> _Exercise aim_:
Using the records below, please work out how many lines contain "vintage"; answer with the number alone.

-------------------------

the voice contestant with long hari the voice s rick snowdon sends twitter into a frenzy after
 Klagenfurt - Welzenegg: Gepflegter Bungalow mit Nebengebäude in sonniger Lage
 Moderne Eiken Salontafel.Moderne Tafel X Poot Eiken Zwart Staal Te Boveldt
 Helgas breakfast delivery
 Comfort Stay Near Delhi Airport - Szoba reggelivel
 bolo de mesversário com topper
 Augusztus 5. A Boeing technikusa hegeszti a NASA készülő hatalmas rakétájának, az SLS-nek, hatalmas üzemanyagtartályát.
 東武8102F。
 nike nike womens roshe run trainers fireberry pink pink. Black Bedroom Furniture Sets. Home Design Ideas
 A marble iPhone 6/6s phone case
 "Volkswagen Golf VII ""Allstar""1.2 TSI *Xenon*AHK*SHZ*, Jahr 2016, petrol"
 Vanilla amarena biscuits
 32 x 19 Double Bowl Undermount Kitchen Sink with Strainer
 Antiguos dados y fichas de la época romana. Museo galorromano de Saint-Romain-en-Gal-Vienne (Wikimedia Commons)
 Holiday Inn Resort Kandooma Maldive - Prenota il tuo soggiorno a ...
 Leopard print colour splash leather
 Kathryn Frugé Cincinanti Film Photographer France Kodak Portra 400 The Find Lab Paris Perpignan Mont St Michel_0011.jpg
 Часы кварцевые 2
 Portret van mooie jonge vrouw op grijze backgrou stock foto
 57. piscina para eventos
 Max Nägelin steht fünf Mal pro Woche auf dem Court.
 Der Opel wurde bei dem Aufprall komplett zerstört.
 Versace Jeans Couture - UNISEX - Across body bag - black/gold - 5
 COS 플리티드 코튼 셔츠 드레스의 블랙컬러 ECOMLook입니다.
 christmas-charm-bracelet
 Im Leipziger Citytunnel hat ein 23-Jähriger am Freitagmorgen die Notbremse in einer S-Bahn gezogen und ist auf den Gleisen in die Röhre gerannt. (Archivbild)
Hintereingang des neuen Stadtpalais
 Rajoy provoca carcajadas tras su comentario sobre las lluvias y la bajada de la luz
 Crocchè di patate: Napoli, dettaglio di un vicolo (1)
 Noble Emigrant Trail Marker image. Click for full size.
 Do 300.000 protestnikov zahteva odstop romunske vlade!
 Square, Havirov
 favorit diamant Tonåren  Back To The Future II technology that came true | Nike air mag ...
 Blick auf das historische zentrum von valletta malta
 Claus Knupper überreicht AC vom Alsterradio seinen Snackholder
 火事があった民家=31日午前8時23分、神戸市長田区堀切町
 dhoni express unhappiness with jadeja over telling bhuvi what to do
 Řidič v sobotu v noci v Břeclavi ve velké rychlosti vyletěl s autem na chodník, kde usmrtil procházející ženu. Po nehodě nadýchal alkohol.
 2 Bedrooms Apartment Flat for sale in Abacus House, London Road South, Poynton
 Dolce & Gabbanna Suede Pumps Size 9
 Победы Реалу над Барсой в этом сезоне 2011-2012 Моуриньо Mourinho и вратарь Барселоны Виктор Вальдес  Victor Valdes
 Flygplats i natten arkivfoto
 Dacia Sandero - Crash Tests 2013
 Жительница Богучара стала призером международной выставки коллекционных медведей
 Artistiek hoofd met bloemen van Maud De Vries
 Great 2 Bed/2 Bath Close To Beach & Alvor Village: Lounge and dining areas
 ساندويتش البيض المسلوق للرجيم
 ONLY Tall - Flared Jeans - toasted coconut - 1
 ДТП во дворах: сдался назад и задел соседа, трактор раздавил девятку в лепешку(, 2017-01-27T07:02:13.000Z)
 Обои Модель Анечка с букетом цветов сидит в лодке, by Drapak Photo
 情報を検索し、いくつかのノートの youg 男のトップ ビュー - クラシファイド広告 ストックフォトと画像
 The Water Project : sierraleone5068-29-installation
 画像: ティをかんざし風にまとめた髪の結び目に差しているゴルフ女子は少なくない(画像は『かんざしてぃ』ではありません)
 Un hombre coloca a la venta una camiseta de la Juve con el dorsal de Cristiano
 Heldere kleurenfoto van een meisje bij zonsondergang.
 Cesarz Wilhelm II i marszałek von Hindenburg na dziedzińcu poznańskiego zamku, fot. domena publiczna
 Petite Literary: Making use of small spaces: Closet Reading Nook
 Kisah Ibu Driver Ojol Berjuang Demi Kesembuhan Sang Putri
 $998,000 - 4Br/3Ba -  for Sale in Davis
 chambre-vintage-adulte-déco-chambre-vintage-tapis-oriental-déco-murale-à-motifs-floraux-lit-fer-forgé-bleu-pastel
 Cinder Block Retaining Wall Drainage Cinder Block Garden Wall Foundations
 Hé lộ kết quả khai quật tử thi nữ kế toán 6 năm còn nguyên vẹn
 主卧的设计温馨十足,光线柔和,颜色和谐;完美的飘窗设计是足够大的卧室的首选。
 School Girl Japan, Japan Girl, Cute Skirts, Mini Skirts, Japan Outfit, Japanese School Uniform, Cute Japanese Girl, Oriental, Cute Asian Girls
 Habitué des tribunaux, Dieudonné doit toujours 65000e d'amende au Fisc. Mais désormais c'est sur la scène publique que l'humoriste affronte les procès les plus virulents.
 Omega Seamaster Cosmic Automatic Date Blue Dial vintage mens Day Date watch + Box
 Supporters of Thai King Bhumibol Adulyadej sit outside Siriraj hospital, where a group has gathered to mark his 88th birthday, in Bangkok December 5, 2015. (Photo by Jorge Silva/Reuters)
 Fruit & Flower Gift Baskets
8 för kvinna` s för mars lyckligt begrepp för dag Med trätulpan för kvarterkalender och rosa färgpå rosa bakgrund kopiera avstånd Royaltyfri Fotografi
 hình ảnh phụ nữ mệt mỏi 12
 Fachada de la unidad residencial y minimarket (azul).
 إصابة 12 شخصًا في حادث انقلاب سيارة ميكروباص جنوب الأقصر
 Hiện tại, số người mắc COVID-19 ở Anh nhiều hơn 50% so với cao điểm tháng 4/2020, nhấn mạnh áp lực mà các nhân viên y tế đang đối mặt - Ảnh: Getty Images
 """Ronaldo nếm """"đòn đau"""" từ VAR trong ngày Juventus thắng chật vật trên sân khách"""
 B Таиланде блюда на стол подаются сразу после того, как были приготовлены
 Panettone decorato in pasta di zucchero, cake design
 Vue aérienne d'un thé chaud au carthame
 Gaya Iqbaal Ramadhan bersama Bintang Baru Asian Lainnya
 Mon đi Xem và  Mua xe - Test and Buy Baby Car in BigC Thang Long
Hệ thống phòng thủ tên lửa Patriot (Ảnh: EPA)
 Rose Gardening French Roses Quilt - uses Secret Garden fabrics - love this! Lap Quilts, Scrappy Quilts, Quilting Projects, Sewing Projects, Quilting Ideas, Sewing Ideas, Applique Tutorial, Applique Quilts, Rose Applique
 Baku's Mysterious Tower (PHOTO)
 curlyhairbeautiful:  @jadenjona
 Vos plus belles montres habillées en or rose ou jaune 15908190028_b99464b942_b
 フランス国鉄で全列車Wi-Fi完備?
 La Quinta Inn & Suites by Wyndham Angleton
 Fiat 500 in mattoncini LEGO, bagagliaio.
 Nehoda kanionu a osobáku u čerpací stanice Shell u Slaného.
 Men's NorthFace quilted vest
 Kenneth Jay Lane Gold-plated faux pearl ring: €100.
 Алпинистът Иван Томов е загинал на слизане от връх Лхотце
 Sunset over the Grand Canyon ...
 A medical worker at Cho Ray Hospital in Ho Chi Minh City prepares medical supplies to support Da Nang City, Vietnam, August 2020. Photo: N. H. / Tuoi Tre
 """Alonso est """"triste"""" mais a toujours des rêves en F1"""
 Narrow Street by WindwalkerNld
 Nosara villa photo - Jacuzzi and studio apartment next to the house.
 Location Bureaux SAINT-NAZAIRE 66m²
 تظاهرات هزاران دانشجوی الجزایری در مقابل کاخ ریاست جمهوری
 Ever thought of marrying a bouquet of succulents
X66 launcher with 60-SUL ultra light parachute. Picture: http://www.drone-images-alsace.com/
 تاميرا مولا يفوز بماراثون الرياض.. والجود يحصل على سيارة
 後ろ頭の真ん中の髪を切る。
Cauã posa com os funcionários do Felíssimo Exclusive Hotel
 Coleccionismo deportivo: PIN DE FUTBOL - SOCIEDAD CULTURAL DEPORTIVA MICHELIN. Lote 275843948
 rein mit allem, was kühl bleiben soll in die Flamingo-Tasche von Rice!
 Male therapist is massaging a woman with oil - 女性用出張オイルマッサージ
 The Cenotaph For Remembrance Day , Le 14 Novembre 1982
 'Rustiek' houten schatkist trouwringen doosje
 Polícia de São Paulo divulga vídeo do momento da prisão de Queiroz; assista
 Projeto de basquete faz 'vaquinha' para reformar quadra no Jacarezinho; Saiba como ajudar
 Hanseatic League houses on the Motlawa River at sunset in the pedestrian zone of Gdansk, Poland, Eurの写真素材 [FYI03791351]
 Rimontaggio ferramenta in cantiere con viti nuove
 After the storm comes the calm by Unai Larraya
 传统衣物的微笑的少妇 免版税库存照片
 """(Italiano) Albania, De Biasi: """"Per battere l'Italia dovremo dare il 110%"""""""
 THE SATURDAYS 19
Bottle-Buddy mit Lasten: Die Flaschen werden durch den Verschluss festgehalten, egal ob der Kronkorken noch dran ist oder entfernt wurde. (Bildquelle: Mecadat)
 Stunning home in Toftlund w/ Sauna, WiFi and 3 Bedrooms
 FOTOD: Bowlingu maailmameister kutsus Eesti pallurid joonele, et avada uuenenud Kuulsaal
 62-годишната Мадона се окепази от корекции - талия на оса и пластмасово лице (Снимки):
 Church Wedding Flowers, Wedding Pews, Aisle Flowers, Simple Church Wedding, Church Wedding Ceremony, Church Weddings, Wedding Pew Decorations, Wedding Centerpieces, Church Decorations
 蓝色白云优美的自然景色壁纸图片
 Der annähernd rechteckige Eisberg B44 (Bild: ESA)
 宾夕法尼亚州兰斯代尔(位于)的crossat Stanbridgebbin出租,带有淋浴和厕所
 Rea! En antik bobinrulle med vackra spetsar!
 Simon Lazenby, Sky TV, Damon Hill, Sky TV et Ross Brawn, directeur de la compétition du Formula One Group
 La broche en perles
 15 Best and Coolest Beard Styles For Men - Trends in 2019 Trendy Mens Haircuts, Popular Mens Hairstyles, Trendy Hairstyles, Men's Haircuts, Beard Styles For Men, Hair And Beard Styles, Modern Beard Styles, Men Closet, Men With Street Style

-------------------------

> _Answer section_:
2